[EXERCISE TEXT — start]

2. The instant application is premised on a plethora of grounds which have been enumerated in the body of the application. Furthermore, the application is supported by the affidavit of the 1st petitioner/applicant sworn on even date.

3. Upon being served with the instant application, the 1st respondent herein field Grounds of opposition dated the 25th August 2023; and in respect of which same has contended inter-alia that the Honorable court is devoid and divested of Jurisdiction to entertain the subject application and by extension to grant the reliefs sought thereunder.

4. Suffice it to point out that the instant application came up for hearing on the 27th September 2023, whereupon the advocates for the respective Parties agreed to canvass and dispose of the application by way of written submissions. Consequently and in this regard, the Honourable court proceeded to and circumscribed the timeline for the filing and exchange of the written submissions.

5. For completeness, it is instructive to observe that thereafter the petitioners duly filed written submissions dated the 27th September 2023; whereas the 1st respondent filed written submissions dated the 3rd October 2023. Both submissions are on record.

Parties’s Submissions: applicants’ Submissions: 6. The petitioners”/applicants herein have adopted the grounds on the body of the application and adopted the contents at the foot of the supporting affidavit attached thereto. Furthermore, the applicants’ herein have thereafter proceeded to and highlighted three (3) issues for due consideration by the Honourable Court.

7. Firstly, Learned counsel for the applicants’ have submitted that vide the Judgment rendered on the 15th November 2018, this court, (differently constituted) ordered the applicants herein to deposit the sum of Kes 24, 500, 000/- only in court or in an Escrow account within 45 days of thee delivery of the said Judgment.

8. However, learned counsel for the applicants’ has contended that despite best efforts by and on behalf of the applicants, same have been unable to deposit the said decretal sum in accordance with the Judgment of the court or at all.

9. Nevertheless, learned counsel for the applicants’ has submitted that the inability to deposit the said monies constitutes and amount to sufficient cause to warrant the intervention by this court and in particular, to review the impugned limb of the Judgment.

[EXERCISE TEXT — finish]

** EXERCISE REQUIREMENTS **
Carry on the court ruling on the applicants' review application from the point where it stops. The rows have no connection to the court ruling.

[SOURCE DATA — start]

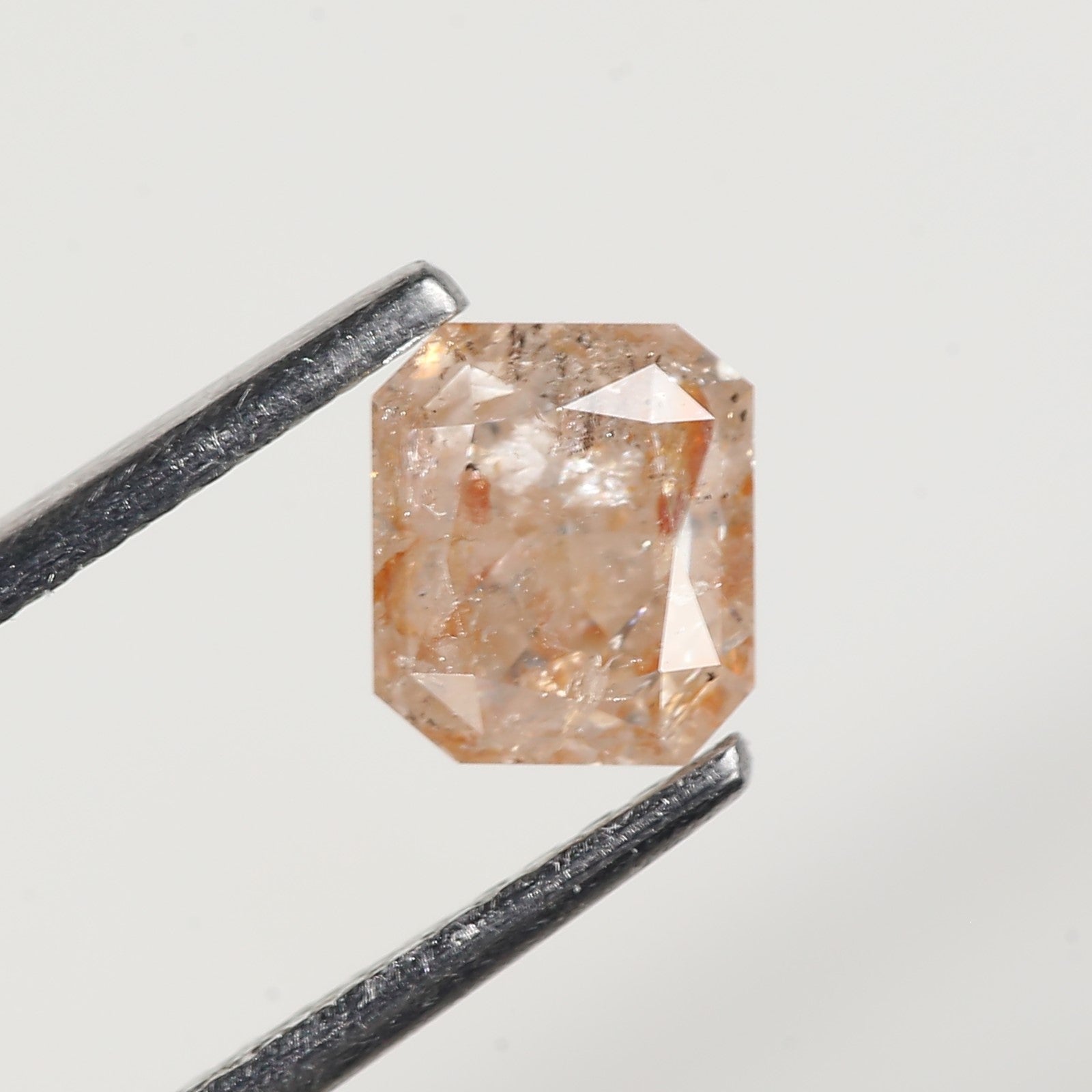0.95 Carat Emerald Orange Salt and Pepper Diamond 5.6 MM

[SOURCE DATA — finish]
[SOURCE DATA — start]

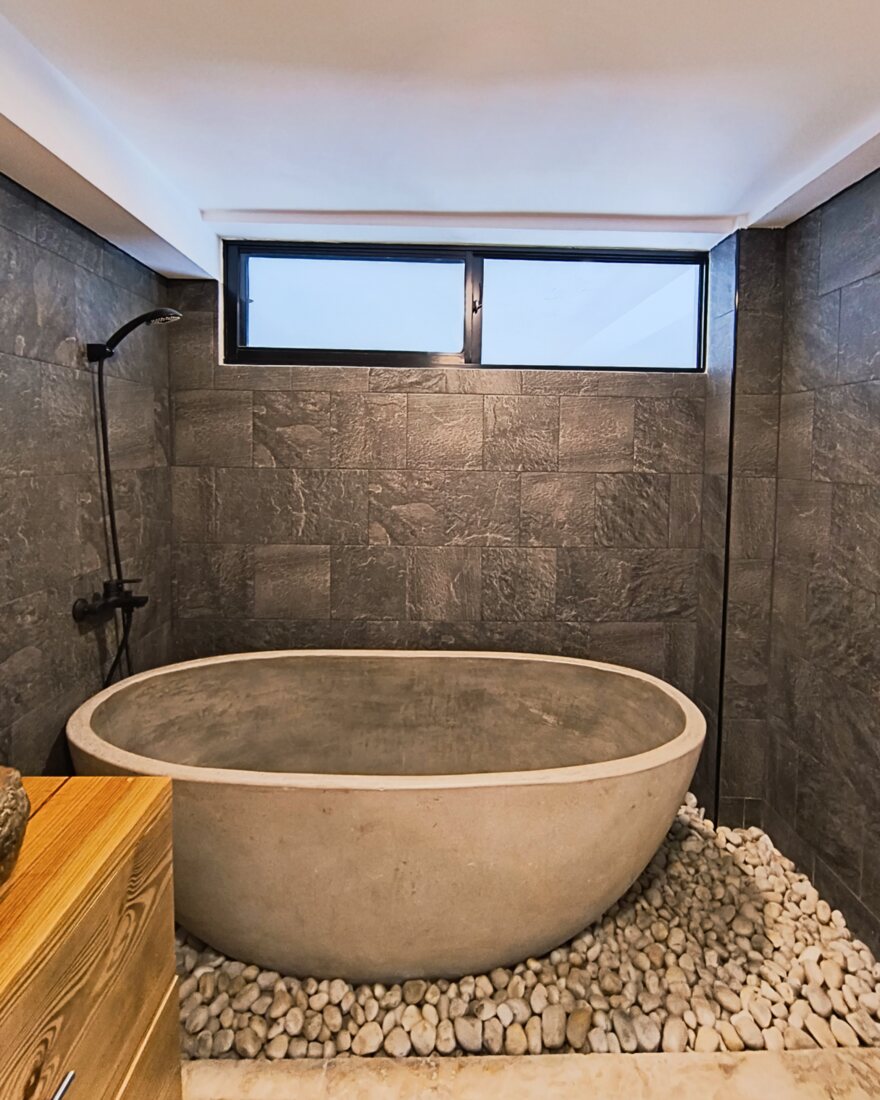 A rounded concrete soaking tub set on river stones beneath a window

[SOURCE DATA — finish]
[SOURCE DATA — start]

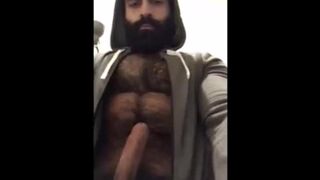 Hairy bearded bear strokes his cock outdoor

[SOURCE DATA — finish]

** ANSWER SECTION **
10. Secondly, Learned counsel for the applicants has also submitted that the order by the court, which decreed deposit of the sum of Kes 24, 500, 000/= only, in court or in an Escrow account constitutes an impediment to the applicants Right of Access to Justice. In this respect, Learned counsel for the applicants’ has thus invoked the provisions of article 48 ofthe Constitution.

11. Thirdly, Learned counsel for the applicants’ has contended that by imposing the impugned conditions, which required the applicants herein to deposit the sum of Kes 24, 500, 000/- Only, in court or in an Escrow account, the Honorable court has infringed upon the Right of the applicants to Fair Hearing as entrenched in article 50(1) of the Constitution.

12. Additionally, Learned counsel for the applicants has thus contended that the impugned condition has therefore breached and/or violated the applicants Fundamental Rights and Freedoms and thus there exists sufficient cause and/or basis to warrant review and/or variation of the named portion of the Judgment.

13. In support of the foregoing submissions, Learned counsel for the applicants’ has cited and relied on various decision inter-alia Silvester Thenge v Johnstone Kiamba Siswili (2021)eKLR; Shanzu Investment Ltd v Commissioner for Lands Civil Appeal No 100 f 1993 (UR); Zablon Mukua v Solomon N Choti & 3others (2016)eKLR and Serengeti Road Services v CRBD Bank Ltd (2011) 2 EA 395, respectively.

14. Premised on the foregoing submissions, Learned counsel has therefore impressed upon the Honourable court to find and hold that the application beforehand is meritorious and thus ought to be allowed.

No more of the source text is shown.